1. Motion Feature Aggregation for Video-based Person Re-identification (Xinqian Gu, Hong Chang, Bingpeng Ma and Shiguang Shan)
Most video-based person re-identification (re-id) methods only focus on appearance features but neglect motion features. In fact, motion features can help to distinguish the target persons that are hard to be identified only by appearance features. However, most existing temporal information modeling methods cannot extract motion features effectively or efficiently for video-based re-id. In this paper, we propose a more efficient Motion Feature Aggregation (MFA) method to model and aggregate motion information in the feature map level for video-based re-id. The proposed MFA consists of (i) a coarse-grained motion learning module, which extracts coarse-grained motion features based on the position changes of body parts over time, and (ii) a fine-grained motion learning module, which extracts fine-grained motion features based on the appearance changes of body parts over time. These two modules can model motion information from different granularities and are complementary to each other. It is easy to combine the proposed method with existing network architectures for end-to-end training. Extensive experiments on four widely used datasets demonstrate that the motion features extracted by MFA are crucial complements to appearance features for video-based re-id, especially for the scenario with large appearance changes. Besides, the results on LS-VID, the current largest publicly available video-based re-id dataset, surpass the state-of-the-art methods by a large margin.
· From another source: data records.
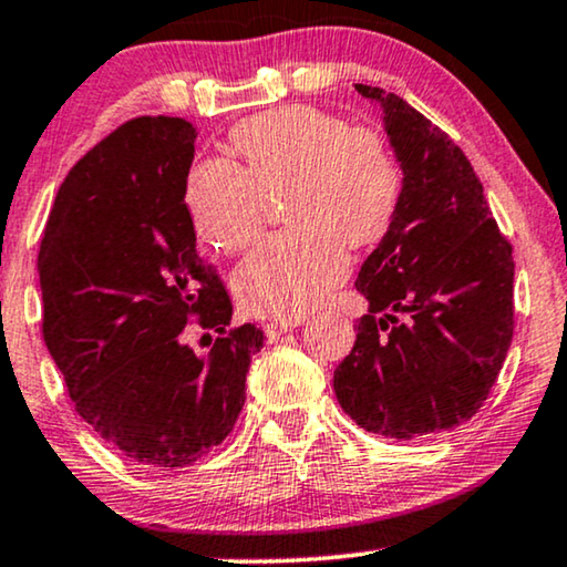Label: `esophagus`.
<instances>
[{
    "label": "esophagus",
    "mask_w": 567,
    "mask_h": 567,
    "mask_svg": "<svg viewBox=\"0 0 567 567\" xmlns=\"http://www.w3.org/2000/svg\"><path fill=\"white\" fill-rule=\"evenodd\" d=\"M297 324H301L299 317H293V320H276V322H268L266 324V336L268 340H278L284 336V332H289L297 328Z\"/></svg>",
    "instance_id": "1"
}]
</instances>
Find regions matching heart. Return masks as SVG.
Returning <instances> with one entry per match:
<instances>
[{"mask_svg":"<svg viewBox=\"0 0 567 567\" xmlns=\"http://www.w3.org/2000/svg\"><path fill=\"white\" fill-rule=\"evenodd\" d=\"M243 167L224 157L193 162L185 206L193 227L235 252L260 235L266 196L284 193L293 229L268 237L243 260L235 289L255 315L299 317L346 276V245L374 243L400 200V169L384 136L346 126L312 105L252 115L231 131Z\"/></svg>","mask_w":567,"mask_h":567,"instance_id":"heart-1","label":"heart"}]
</instances>
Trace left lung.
I'll use <instances>...</instances> for the list:
<instances>
[{
    "label": "left lung",
    "instance_id": "1",
    "mask_svg": "<svg viewBox=\"0 0 567 567\" xmlns=\"http://www.w3.org/2000/svg\"><path fill=\"white\" fill-rule=\"evenodd\" d=\"M355 90L382 111L402 188L355 278L369 315L332 386L363 431L410 441L487 400L514 338V258L460 146L392 92Z\"/></svg>",
    "mask_w": 567,
    "mask_h": 567
}]
</instances>
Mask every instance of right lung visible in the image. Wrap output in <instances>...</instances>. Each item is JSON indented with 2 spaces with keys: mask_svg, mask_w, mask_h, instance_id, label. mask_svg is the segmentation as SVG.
<instances>
[{
  "mask_svg": "<svg viewBox=\"0 0 567 567\" xmlns=\"http://www.w3.org/2000/svg\"><path fill=\"white\" fill-rule=\"evenodd\" d=\"M196 136L167 115L123 123L61 183L38 252L43 338L76 413L157 470L227 439L262 348L260 328H229V293L196 250L185 206ZM193 316L220 336L212 352L187 343Z\"/></svg>",
  "mask_w": 567,
  "mask_h": 567,
  "instance_id": "right-lung-1",
  "label": "right lung"
}]
</instances>
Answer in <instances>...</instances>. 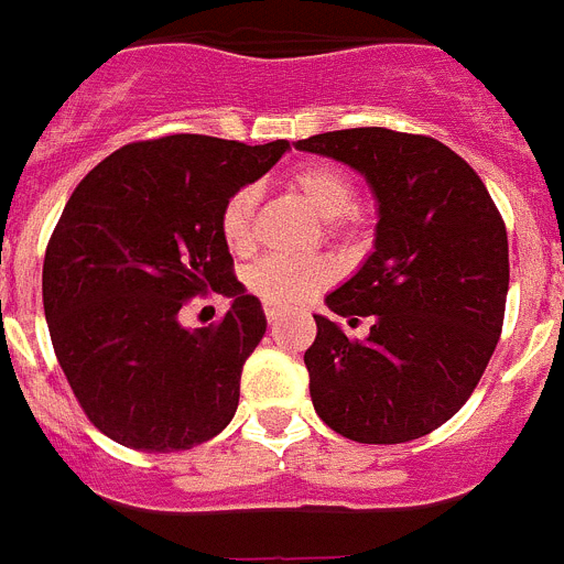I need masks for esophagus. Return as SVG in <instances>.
<instances>
[{"label":"esophagus","instance_id":"esophagus-1","mask_svg":"<svg viewBox=\"0 0 564 564\" xmlns=\"http://www.w3.org/2000/svg\"><path fill=\"white\" fill-rule=\"evenodd\" d=\"M265 318L271 322V325H276L279 318H282V311H279V307H273V305H268L265 307Z\"/></svg>","mask_w":564,"mask_h":564}]
</instances>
2. Interactive regression and classification for dense object detector (Linmao Zhou, Hong Chang, Bingpeng Ma and Shiguang Shan)
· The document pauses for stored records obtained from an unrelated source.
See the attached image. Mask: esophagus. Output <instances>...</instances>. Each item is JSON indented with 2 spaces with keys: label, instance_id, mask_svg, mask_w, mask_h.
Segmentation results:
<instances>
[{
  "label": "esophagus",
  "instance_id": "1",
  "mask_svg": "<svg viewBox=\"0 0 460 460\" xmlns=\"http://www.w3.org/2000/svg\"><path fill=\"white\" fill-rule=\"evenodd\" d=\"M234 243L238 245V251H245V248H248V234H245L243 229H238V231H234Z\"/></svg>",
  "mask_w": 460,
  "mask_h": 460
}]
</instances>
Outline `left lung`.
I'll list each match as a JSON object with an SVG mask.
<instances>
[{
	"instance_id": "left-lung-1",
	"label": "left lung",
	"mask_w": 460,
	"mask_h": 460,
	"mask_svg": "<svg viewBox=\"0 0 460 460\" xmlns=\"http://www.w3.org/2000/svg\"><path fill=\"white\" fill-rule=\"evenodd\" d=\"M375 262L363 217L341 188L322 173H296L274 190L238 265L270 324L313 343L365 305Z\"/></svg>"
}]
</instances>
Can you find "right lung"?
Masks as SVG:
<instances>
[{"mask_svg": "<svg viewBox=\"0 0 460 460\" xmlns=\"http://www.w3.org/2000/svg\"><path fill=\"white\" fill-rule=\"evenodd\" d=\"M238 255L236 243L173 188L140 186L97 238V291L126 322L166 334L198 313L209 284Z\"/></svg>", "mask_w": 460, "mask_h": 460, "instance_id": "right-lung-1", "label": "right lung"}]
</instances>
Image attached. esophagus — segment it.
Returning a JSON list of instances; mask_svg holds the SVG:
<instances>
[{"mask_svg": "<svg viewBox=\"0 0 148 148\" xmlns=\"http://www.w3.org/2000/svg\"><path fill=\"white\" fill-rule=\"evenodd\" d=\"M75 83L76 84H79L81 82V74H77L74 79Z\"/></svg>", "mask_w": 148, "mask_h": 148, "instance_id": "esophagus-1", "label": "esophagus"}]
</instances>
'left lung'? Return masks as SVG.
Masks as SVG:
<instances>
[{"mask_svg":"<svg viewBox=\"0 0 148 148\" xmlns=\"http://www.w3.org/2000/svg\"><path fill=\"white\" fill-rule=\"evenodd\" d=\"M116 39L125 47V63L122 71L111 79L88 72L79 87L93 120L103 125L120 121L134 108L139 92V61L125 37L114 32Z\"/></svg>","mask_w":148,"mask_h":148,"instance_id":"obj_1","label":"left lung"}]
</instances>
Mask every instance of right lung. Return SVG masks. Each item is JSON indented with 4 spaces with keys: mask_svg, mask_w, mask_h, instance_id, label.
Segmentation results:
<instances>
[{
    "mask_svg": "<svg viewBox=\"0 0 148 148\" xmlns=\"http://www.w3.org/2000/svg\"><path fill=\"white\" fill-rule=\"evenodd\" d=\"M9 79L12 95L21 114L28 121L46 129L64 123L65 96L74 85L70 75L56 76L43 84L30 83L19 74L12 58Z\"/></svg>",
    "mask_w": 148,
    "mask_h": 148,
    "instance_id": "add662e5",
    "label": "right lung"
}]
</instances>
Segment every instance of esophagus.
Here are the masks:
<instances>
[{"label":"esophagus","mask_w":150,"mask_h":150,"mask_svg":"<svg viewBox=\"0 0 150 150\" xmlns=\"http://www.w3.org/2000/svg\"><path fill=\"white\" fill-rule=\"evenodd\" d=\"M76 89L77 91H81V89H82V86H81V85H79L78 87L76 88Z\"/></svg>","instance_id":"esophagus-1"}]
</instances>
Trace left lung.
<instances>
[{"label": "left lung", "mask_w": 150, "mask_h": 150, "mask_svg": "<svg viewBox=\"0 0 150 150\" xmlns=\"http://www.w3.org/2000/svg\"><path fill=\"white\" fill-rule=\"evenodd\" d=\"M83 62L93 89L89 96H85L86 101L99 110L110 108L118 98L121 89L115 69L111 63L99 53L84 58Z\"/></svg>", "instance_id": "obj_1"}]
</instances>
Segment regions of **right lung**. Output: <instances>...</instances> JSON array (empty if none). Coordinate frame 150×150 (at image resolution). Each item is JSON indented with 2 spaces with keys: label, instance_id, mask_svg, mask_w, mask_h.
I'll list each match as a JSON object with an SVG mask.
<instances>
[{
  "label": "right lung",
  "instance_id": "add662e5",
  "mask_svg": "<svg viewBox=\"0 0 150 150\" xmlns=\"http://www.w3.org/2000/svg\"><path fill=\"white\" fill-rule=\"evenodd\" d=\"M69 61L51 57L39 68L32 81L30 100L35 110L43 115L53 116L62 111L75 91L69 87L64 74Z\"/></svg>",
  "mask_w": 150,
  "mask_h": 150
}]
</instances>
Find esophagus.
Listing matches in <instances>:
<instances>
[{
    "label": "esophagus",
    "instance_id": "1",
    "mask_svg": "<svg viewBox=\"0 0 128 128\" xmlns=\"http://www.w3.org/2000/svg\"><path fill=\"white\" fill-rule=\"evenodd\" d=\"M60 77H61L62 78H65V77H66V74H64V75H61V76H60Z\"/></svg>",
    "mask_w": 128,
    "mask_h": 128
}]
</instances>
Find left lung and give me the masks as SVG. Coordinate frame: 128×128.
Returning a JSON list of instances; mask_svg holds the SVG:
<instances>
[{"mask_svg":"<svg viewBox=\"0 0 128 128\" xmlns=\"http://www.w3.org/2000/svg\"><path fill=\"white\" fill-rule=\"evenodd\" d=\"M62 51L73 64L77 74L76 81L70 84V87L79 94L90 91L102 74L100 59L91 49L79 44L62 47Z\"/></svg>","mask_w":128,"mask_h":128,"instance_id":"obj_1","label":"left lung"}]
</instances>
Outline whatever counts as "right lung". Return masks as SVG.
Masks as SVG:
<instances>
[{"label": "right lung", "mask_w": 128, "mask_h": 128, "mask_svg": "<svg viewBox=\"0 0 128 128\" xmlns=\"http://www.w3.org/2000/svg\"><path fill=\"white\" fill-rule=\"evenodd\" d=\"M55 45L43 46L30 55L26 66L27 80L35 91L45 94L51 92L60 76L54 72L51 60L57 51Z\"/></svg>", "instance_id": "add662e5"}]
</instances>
In object detection, enhancing feature representation using localization information has been revealed as a crucial procedure to improve detection performance. However, the localization information (i.e., regression feature and regression offset) captured by the regression branch is still not well utilized. In this paper, we propose a simple but effective method called Interactive Regression and Classification (IRC) to better utilize localization information. Specifically, we propose Feature Aggregation Module (FAM) and Localization Attention Module (LAM) to leverage localization information to the classification branch during forward propagation. Furthermore, the classifier also guides the learning of the regression branch during backward propagation, to guarantee that the localization information is beneficial to both regression and classification. Thus, the regression and classification branches are learned in an interactive manner. Our method can be easily integrated into anchor-based and anchor-free object detectors without increasing computation cost. With our method, the performance is significantly improved on many popular dense object detectors, including RetinaNet, FCOS, ATSS, PAA, GFL, GFLV2, OTA, GA-RetinaNet, RepPoints, BorderDet and VFNet. Based on ResNet-101 backbone, IRC achieves 47.2% AP on COCO test-dev, surpassing the previous state-of-the-art PAA (44.8% AP), GFL (45.0% AP) and without sacrificing the efficiency both in training and inference. Moreover, our best model (Res2Net-101-DCN) can achieve a single-model single-scale AP of 51.4%.